» Parts of the exercise:
A. Answer these questions using the FabricFrameView pull request description:
(i) What restriction in FabricFrameView does the change remove?
(ii) How many cuda:1-parameterized tests does the change add?
(iii) In CI, what happens to a test when cuda:1 is missing?
B. Retype everything in the FabricFrameView pull request description from "Description" down to "a specific GPU.".
C. Continue the FabricFrameView pull request description from where it stops.

» Supplied text:
*-*-*

Feat/frame view enable mgpu by pv-nvidia · Pull Request #5514 · isaac-sim/IsaacLab

pv-nvidia · 2026-05-06T12:30:46Z

Description

Removes the cuda:0-only restriction in FabricFrameView. USDRT SelectPrims now accepts any CUDA device index, so Fabric acceleration runs on the simulation device (e.g., cuda:1) instead of silently falling back to the slower USD path. This unblocks distributed training where each process is pinned to a specific GPU.

The change itself is small (drops the device guard in __init__, the assertion in _initialize_fabric, and the _fabric_supported_devices allowlist). The bulk of the diff is multi-GPU test coverage — three cuda:1-parameterized tests guarded by a new multi_gpu pytest marker, plus a dedicated CI job on the multi-GPU runner so regressions show up on PRs that touch FabricFrameView.

The skip-vs-fail logic in _skip_if_unavailable is intentional:

On a developer workstation with a single GPU, cuda:1 tests pytest.skip with a warning so local runs stay green.
In CI (GITHUB_ACTIONS=true), a missing cuda:1 becomes pytest.fail so a misconfigured runner is caught immediately rather than silently green-lighting every PR.

*-*-*

» Provided information:
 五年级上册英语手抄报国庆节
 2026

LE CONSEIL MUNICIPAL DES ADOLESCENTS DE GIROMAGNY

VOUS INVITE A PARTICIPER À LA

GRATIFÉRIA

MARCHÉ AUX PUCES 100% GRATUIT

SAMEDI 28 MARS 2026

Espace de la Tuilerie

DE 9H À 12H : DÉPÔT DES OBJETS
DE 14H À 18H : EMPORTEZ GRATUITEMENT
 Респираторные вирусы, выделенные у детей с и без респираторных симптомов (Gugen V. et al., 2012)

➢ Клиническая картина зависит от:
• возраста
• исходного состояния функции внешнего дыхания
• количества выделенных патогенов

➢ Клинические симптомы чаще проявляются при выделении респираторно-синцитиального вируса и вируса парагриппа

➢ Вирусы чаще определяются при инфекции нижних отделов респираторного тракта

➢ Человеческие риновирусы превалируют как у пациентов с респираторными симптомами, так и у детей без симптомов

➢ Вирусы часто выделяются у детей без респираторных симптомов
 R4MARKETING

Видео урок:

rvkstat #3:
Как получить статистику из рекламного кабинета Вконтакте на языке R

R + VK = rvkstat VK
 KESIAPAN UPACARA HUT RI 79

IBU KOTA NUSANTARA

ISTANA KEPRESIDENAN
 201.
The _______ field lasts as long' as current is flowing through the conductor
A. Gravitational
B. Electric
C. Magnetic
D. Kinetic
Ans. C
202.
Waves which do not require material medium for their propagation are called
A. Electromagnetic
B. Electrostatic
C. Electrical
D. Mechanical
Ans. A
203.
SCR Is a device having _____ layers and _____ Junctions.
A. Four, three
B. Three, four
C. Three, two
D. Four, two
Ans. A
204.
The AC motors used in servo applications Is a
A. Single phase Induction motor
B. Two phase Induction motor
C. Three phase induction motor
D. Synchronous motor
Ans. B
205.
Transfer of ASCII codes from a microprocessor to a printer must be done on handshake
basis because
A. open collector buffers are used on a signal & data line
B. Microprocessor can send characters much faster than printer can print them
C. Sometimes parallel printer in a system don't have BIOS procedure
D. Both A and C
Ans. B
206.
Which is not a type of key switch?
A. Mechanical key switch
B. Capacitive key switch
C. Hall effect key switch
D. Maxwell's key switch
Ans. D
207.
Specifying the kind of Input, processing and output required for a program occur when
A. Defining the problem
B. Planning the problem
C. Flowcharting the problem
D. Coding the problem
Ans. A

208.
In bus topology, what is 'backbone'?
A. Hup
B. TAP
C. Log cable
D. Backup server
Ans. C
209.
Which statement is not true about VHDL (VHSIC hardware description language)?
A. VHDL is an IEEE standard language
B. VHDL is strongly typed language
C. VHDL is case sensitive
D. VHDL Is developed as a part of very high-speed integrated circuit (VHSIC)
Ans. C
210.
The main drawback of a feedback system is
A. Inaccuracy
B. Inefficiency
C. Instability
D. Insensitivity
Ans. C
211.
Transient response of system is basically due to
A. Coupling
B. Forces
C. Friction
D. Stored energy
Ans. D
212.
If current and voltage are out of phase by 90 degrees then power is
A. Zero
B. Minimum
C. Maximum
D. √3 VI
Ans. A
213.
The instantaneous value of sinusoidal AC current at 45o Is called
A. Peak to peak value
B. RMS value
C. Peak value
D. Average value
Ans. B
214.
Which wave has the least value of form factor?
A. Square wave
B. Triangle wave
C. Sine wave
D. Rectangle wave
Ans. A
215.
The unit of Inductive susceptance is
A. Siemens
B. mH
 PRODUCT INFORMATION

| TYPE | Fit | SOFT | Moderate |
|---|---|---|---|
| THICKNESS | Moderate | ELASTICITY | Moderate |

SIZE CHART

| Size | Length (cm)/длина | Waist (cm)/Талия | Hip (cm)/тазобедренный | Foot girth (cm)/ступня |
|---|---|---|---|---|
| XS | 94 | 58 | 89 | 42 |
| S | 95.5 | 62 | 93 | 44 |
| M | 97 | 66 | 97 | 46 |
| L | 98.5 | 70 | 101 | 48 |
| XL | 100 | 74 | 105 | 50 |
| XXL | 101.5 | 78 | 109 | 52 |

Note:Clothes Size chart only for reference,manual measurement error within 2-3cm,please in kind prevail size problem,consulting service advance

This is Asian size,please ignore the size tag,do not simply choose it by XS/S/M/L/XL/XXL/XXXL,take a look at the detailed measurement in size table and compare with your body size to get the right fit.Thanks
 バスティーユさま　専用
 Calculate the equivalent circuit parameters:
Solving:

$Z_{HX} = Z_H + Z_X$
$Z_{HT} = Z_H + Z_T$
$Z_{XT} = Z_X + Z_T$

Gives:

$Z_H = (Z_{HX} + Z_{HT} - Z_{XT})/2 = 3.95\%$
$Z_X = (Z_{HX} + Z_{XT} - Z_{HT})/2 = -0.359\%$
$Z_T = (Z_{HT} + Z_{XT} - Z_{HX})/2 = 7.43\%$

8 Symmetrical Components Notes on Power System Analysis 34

*-*-*

» Exercise results:
A.
(i) The cuda:0-only restriction.
(ii) Three.
(iii) It becomes pytest.fail.

B.
Description

Removes the cuda:0-only restriction in FabricFrameView. USDRT SelectPrims now accepts any CUDA device index, so Fabric acceleration runs on the simulation device (e.g., cuda:1) instead of silently falling back to the slower USD path. This unblocks distributed training where each process is pinned to a specific GPU.

C.
Stacked on: #5380. Merge that one first; this PR contains only the multi-GPU enablement on top of it.

Type of change

New feature (non-breaking change which adds functionality)

cuda:0 continues to work exactly as before; cuda:1+ now also works instead of silently falling back to USD. No public API surface changed.

Checklist

I have read and understood the contribution guidelines
I have run the pre-commit checks with ./isaaclab.sh --format
I have made corresponding changes to the documentation
My changes generate no new warnings
I have added tests that prove my fix is effective or that my feature works
I have updated the changelog and the corresponding version in the extension's config/extension.toml file
I have added my name to the CONTRIBUTORS.md or my name already exists there

Note on the changelog item: this PR uses a fragment file at source/isaaclab_physx/changelog.d/feat-frame-view-enable-mgpu.rst per the new fragment-based changelog system (#5434). CHANGELOG.rst and config/extension.toml are intentionally not edited directly — the nightly CI workflow compiles them from fragments.

Test plan

Three new tests, all marked @pytest.mark.multi_gpu and parameterized with ["cuda:1"]:

test_fabric_cuda1_world_pose_roundtrip — set_world_poses → get_world_poses returns the same values on a non-primary CUDA device.
test_fabric_cuda1_no_usd_writeback — Fabric writes on cuda:1 do not write back to USD (atol=0.0 — equality, not approximate).
test_fabric_cuda1_scales_roundtrip — covers the set_scales write path on cuda:1, since both Fabric write paths now run on self._device.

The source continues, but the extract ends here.